I sat my ticket on and sailed with the original ocean span and never gave it a thought but now this questions is beginning to bug me.

The MF portion of the ocean span used a NEGATIVE RESISTANCE oscillator,
(By memory it was called a transitron) as the grid current went positive the anode current reduced and visa versa.

With all the various types of tried and true oscillator circuits available why did they decide on this odd-ball type? Anyone out there know?
de chas henry (Pint)


----------



## Bruce Carson (Jun 14, 2005)

"Negative Resistance Oscillator" would describe my ex when she got up in the morning:sweat:


----------



## mikeg (Aug 24, 2006)

Knowing Marconi, it's probably the most cost-effective option i.e. low component count plus reasonable stability. 

Bring on the flames (Cloud) 

Mike


----------



## K urgess (Aug 14, 2006)

Must have been an early Oceanspan, Chas.
All the ones I knew had Pierce oscillators for both MF and HF oscillators. The crystals for MF being half radiated frequency and 500 being LC in case of crystal failure.
Transitron (Miller) oscillators were mostly used for sawtooth waveform production as in radar/TV timebases etc.
Cheers
Kris
(Thankyou Danielson and Mayoh :sweat: )


----------



## Ron Stringer (Mar 15, 2005)

On the Oceanspan I you had a rotary control that was coupled to a slug in a coil and also to a 4-digit counter. On the tuning chart was a 4-digit number against each MF working frequency (410, 425, 454, etc.) and to change frequency you wound away at the rotary control to reach the listed number. To get from 500 to 425 was frantic and the coast station occasionally lost patience and was calling you on their working frequency before you came up on 425.

________________

## What to produce
Answer these questions from the forum thread on the Oceanspan oscillator:
(a) What kind of oscillator does the opening post say the MF portion of the original Oceanspan used?
(b) Which oscillators did every Oceanspan that K urgess knew have for both MF and HF?
(c) On the Oceanspan I, what two things was the rotary control coupled to?

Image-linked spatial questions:

________________

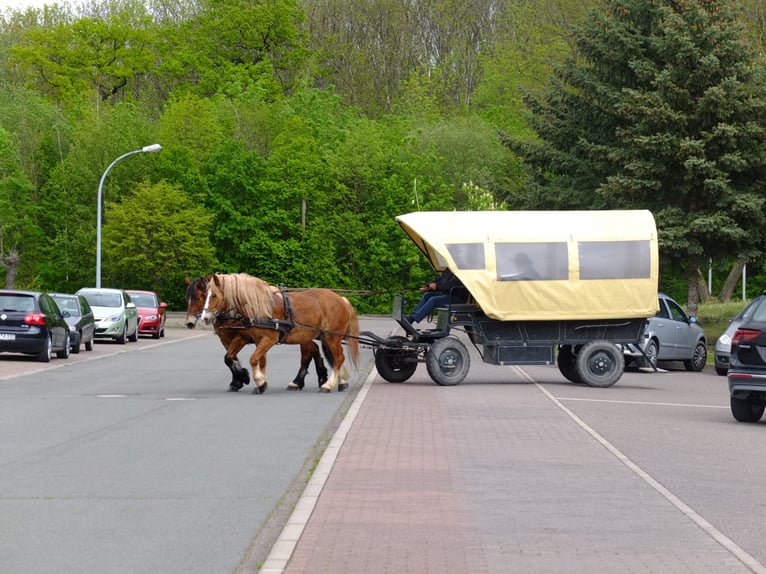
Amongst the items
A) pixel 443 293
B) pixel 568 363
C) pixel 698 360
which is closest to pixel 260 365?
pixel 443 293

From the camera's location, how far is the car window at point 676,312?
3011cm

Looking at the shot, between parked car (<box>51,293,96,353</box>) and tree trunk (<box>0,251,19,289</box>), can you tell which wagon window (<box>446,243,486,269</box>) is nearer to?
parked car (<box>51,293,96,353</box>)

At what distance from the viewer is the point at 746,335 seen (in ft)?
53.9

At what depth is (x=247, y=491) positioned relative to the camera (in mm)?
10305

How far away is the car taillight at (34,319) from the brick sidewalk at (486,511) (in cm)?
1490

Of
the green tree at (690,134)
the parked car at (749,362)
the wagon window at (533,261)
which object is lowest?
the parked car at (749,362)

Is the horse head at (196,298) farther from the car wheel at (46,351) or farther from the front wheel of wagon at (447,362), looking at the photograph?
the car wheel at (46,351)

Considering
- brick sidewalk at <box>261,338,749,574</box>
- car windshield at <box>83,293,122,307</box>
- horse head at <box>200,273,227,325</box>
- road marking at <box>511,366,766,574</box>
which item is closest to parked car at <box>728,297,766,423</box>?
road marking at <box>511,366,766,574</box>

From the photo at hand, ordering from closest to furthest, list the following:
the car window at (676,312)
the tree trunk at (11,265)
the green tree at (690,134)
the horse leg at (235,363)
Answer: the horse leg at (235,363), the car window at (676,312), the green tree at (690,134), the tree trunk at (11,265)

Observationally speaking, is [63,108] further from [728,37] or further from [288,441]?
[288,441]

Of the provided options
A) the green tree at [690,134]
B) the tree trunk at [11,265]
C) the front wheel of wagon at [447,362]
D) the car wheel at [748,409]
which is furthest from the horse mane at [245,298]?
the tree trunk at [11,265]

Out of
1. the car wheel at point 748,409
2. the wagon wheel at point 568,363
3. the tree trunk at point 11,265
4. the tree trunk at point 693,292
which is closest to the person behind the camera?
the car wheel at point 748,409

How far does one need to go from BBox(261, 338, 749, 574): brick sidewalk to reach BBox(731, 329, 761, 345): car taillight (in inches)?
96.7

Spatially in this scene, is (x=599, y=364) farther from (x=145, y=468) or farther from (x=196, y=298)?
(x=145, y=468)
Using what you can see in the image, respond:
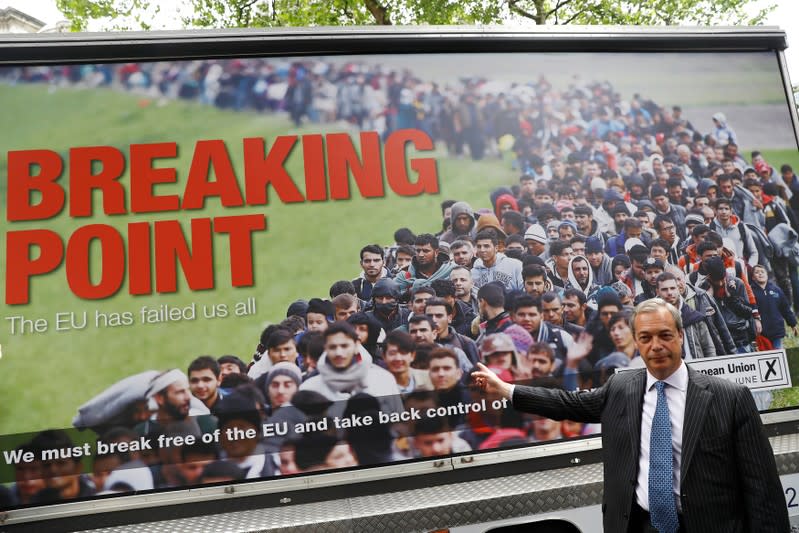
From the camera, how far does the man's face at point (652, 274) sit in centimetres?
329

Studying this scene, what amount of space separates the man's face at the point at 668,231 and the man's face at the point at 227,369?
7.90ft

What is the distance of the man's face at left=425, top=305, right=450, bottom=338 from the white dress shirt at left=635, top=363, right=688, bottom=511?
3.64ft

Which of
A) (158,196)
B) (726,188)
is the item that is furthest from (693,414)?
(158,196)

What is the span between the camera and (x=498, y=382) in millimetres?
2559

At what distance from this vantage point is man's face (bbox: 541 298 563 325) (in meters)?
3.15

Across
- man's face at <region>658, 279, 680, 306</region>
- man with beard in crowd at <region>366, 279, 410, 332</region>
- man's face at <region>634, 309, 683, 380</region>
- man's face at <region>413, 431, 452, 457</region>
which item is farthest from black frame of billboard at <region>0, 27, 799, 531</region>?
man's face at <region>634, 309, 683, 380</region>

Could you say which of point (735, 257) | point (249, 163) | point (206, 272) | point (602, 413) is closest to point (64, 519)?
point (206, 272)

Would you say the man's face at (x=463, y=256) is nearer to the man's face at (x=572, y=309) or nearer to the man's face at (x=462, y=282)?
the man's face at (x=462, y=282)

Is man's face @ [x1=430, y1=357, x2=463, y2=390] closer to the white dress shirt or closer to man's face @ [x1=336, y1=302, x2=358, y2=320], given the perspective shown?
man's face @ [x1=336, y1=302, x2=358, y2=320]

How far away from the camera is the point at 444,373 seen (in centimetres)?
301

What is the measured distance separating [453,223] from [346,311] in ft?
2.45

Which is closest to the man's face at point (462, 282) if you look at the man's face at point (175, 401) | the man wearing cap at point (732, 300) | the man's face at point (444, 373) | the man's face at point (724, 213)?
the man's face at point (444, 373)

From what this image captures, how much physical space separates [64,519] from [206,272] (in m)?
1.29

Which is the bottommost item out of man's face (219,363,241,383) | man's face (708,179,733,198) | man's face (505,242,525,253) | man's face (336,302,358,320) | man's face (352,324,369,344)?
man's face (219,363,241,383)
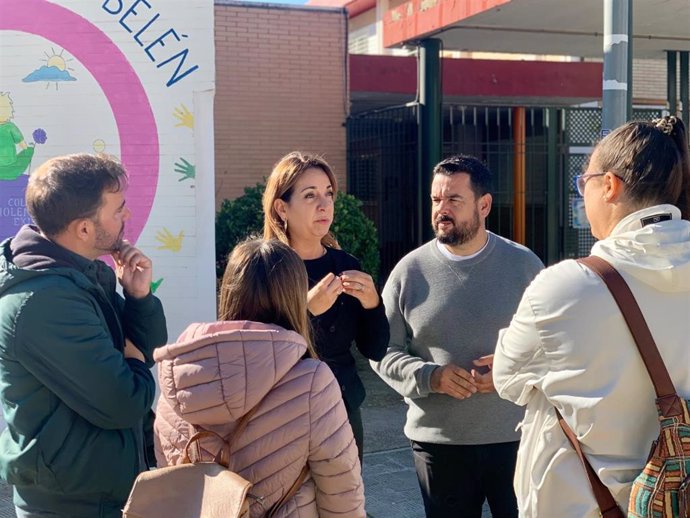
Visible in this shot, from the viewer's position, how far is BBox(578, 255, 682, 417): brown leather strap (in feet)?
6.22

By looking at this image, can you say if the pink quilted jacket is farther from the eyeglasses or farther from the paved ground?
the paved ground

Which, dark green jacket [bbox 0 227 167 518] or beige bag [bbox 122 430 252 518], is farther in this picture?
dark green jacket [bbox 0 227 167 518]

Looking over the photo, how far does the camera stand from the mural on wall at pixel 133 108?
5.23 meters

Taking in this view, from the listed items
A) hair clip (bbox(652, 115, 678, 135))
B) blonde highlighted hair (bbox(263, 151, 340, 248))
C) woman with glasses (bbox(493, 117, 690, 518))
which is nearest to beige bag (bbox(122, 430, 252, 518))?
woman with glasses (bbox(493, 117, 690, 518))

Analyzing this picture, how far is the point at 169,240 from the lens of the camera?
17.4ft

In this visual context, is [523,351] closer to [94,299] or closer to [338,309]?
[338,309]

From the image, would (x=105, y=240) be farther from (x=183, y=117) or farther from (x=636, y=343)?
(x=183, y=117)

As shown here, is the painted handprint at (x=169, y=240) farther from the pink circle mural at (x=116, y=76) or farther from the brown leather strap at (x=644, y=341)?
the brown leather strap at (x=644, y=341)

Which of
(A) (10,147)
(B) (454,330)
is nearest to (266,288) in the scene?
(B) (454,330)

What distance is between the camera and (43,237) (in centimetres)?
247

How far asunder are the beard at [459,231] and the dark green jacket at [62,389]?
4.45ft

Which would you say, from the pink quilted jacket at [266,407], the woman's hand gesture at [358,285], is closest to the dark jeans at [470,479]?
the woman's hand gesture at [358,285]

________________

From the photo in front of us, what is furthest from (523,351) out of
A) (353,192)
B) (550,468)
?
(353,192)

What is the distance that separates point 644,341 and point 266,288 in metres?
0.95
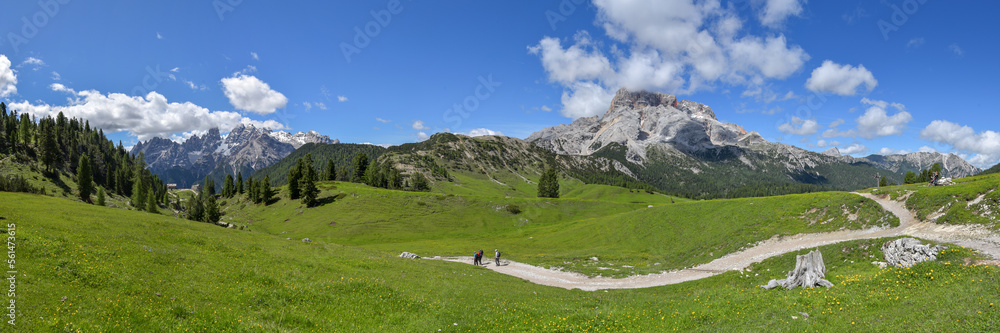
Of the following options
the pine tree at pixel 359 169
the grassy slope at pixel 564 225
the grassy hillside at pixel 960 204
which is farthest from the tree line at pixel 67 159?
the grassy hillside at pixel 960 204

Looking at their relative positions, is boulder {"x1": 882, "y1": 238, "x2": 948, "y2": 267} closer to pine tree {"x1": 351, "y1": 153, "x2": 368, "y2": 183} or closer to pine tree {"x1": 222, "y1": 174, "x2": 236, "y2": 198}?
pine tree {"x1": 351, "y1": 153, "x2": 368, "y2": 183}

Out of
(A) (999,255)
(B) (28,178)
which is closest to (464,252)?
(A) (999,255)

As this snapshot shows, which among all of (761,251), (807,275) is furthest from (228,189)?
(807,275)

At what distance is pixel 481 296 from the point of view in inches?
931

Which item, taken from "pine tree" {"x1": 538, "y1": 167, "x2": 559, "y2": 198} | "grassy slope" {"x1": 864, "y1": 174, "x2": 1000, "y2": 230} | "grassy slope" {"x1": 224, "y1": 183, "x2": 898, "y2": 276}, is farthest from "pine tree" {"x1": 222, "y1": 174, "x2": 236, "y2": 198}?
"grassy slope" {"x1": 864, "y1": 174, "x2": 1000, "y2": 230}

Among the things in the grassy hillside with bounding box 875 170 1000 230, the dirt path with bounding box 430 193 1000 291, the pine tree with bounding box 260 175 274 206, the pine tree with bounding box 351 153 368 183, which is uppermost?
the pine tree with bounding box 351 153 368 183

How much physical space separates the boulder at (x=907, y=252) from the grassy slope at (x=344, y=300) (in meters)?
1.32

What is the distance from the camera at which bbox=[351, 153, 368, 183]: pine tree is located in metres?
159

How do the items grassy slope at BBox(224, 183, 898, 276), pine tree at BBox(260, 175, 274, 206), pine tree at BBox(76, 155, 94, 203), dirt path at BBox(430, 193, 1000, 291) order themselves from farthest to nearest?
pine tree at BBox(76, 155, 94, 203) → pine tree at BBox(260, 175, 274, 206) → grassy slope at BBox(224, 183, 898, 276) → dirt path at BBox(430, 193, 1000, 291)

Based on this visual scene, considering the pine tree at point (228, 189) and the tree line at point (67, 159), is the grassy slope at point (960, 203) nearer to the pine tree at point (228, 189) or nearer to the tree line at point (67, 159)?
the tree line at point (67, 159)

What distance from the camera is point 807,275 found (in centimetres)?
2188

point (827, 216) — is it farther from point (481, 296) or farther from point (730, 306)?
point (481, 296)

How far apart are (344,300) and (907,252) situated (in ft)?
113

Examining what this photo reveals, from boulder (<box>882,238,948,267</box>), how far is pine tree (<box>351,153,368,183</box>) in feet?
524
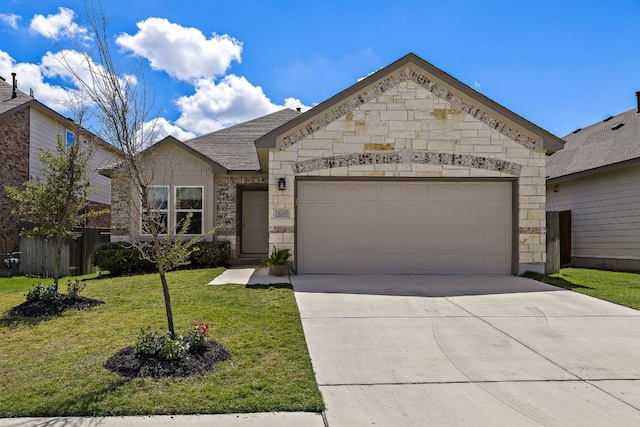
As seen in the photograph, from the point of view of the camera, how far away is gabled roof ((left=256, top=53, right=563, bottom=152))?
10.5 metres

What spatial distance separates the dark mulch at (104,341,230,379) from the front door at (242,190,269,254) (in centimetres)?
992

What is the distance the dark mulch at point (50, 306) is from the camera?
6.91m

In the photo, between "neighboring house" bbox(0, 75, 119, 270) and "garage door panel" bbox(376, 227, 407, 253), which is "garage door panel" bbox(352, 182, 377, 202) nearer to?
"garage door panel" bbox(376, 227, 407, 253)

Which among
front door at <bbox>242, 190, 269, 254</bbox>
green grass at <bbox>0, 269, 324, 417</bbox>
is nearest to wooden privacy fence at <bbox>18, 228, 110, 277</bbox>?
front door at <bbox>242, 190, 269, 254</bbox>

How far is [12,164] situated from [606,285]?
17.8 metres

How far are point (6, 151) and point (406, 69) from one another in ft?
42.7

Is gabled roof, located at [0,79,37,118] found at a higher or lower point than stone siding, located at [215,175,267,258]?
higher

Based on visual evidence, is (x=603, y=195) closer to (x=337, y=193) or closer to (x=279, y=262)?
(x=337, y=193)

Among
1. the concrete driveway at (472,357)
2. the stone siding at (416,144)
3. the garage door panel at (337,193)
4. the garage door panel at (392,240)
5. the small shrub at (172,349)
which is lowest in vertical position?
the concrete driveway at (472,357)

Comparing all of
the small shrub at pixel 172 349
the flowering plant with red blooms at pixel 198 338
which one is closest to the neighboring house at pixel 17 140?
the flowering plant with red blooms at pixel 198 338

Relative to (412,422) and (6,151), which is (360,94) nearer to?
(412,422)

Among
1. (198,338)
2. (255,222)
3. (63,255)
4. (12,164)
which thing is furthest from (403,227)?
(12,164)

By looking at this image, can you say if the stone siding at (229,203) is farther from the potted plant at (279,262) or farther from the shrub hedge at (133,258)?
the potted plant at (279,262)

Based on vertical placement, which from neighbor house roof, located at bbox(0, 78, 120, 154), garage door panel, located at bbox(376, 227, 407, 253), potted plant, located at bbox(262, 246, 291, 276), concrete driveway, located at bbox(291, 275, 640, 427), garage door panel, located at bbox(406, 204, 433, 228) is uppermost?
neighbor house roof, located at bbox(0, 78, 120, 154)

________________

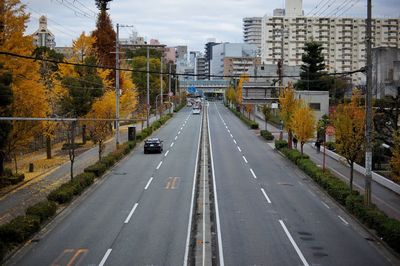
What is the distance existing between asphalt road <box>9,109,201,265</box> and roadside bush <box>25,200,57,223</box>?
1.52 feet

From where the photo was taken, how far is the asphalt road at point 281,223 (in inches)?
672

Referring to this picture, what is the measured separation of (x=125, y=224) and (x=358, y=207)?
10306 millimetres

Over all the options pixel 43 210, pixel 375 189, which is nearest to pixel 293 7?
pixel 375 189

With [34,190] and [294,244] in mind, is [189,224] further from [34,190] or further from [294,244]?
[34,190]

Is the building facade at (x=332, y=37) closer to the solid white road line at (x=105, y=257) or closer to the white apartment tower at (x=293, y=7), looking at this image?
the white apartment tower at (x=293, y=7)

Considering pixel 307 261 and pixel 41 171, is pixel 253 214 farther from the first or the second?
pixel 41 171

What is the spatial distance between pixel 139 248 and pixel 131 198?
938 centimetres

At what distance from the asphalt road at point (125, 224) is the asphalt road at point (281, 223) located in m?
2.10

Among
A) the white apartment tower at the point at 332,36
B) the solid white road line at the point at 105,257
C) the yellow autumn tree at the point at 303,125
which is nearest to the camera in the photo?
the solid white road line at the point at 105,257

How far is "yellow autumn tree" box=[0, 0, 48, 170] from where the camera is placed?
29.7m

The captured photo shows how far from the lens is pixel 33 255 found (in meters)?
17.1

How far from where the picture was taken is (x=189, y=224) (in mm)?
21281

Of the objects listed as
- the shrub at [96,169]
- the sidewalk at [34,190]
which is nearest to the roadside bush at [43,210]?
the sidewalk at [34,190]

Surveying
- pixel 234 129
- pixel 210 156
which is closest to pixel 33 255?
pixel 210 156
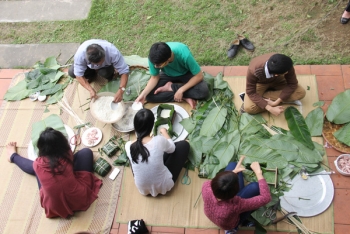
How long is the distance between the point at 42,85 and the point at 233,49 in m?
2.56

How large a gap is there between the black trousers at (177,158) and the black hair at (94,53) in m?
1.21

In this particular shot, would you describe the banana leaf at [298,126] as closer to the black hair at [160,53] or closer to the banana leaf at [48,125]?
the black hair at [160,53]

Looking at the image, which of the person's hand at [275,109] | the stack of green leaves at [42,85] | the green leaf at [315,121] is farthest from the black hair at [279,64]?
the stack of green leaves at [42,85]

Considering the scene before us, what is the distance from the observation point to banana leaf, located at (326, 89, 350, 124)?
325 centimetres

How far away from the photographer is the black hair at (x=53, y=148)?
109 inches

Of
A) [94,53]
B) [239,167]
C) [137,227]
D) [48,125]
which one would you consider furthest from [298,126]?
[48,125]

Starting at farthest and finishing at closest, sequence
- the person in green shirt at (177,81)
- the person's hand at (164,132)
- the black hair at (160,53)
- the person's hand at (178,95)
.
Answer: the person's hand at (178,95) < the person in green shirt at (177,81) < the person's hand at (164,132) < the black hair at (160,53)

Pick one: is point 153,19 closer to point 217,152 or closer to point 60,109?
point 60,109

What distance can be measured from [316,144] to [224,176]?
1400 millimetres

________________

## Right answer
(a) A negative resistance oscillator, which the poster recalled was called a transitron.
(b) Pierce oscillators.
(c) A slug in a coil and a 4-digit counter.